Hundreds protest Virginia’s mandatory ultrasound law, signed into law on March 6, at the Virginia State Capitol. (Eva Russo/Associated Press)

Fast-forward two weeks: Virginia Gov. Bob McDonnell signed Wednesday HB642, a law requiring women to obtain an ultrasound prior to terminating a pregnancy. The abortion rights movement’s strategic success could, at this point, also be read as a pretty big blunder.

How did that happen? After such a strong backlash, why did Virginia’s ultrasound law still become law? Most of it has to do with what the abortion rights movement focused its opposition on: A provision of the abortion restriction that could be easily dropped, while allowing the larger bill to go forward.

Nearly all the outrage about the Virginia law was focused on the invasive nature of the procedure: That women would likely have to undergo a transvaginal ultrasound in order to determine how far along the pregnancy was. That’s the part that caught the eye of everyone from Slate’s Dahlia Lithwick to Saturday Night Live’s Amy Pohler, who blasted the provision.

Facing widespread backlash, McDonnell dropped it: On Feb. 22, he asked Virginia legislators to rewrite the legislation to ensure no transvaginal ultrasounds would be required. Some abortion rights advocates celebrated a victory, with McDonnell backing down. The opposition to Virginia’s law became notably more muted, although some protests did continue at the Virginia capitol building in Richmond. The news cycle moved on and, as you can see in this graph, Google searches for “Virginia abortion” dropped off significantly:

The protest died down, but the abortion restriction was not halted. The legislature followed through on McDonnell’s request. They wrote a bill that would still require ultrasounds, but only those performed externally. They passed it. And, on Wednesday, McDonnell passed it.

Abortion rights supporters say the final version isn’t less restrictive than what they were up against initially, in that it still requires an ultrasound prior to an abortion. “It’s not any better than what they introduced in the first place,” says Elizabeth Nash, who tracks state legislation for the Guttmacher Institute.

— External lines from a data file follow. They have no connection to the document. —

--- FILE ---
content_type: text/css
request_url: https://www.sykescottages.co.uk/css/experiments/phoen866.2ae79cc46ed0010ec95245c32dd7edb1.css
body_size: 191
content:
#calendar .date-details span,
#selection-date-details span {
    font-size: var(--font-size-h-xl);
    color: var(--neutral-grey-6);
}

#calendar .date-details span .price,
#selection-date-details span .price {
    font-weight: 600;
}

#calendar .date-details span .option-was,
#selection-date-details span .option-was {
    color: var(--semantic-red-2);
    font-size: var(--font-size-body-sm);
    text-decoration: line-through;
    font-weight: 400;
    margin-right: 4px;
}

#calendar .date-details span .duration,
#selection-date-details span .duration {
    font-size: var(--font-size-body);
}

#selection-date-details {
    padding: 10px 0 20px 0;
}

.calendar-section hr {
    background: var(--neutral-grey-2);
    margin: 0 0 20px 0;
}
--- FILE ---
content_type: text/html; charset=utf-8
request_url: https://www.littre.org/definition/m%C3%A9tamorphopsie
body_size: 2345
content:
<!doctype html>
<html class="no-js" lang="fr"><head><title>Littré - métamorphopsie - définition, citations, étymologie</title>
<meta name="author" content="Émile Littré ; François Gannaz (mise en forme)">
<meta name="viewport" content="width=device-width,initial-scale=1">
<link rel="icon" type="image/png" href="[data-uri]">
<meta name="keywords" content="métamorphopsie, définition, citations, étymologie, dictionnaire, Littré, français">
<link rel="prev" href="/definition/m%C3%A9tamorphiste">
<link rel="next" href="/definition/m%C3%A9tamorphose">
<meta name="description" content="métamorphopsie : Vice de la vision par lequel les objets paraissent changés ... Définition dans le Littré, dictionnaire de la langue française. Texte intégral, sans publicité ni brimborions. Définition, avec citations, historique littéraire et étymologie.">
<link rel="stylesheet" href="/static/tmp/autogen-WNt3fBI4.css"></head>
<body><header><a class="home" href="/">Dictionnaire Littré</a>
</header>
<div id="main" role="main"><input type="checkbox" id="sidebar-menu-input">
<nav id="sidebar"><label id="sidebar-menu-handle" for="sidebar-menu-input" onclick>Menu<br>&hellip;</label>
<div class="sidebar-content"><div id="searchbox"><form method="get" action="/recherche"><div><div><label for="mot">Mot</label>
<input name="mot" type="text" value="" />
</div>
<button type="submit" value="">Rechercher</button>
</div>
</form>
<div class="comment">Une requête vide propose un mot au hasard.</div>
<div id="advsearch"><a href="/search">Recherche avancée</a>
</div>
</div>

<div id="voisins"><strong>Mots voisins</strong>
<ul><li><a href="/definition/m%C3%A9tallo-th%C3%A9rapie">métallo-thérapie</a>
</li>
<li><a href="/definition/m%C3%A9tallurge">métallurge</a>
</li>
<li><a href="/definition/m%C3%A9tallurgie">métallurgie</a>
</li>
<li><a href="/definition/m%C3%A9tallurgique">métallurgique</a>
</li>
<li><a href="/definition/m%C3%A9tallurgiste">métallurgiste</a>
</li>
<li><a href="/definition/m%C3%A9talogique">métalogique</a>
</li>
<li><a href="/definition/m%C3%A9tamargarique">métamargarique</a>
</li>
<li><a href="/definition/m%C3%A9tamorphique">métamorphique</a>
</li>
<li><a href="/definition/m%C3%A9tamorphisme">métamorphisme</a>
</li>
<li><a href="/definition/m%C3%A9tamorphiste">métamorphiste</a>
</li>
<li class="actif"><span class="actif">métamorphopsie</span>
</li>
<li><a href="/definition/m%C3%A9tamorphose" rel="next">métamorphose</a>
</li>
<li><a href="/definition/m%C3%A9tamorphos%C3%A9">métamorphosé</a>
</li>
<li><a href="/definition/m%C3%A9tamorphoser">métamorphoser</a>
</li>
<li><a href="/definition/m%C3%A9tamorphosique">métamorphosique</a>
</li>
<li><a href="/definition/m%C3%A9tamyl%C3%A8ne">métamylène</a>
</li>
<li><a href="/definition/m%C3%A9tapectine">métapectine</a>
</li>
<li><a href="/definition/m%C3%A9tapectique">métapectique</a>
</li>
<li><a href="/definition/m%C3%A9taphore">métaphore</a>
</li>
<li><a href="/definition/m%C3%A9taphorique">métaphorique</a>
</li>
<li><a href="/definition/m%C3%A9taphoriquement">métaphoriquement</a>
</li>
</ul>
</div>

Abortion opponents have, meanwhile, celebrated the new restriction. “Abortion advocates engaged in a vicious campaign of misinformation against a proposal that would require a life-saving ultrasound test before giving women an abortion-inducing drug or an abortion procedure,” Americans United for Life President Charmaine Yoest said in a statement. “Ultrasounds are the gold standard of medical care, and women deserve to have such testing.”

The abortion rights movement did have a victory in Virginia in terms of mobilizing its supporters in a way that didn’t really happen in 2011, a year when a record number of abortion restrictions passed. But that didn’t get advocates all the way to their end goal: Blocking new abortion restrictions from coming into effect.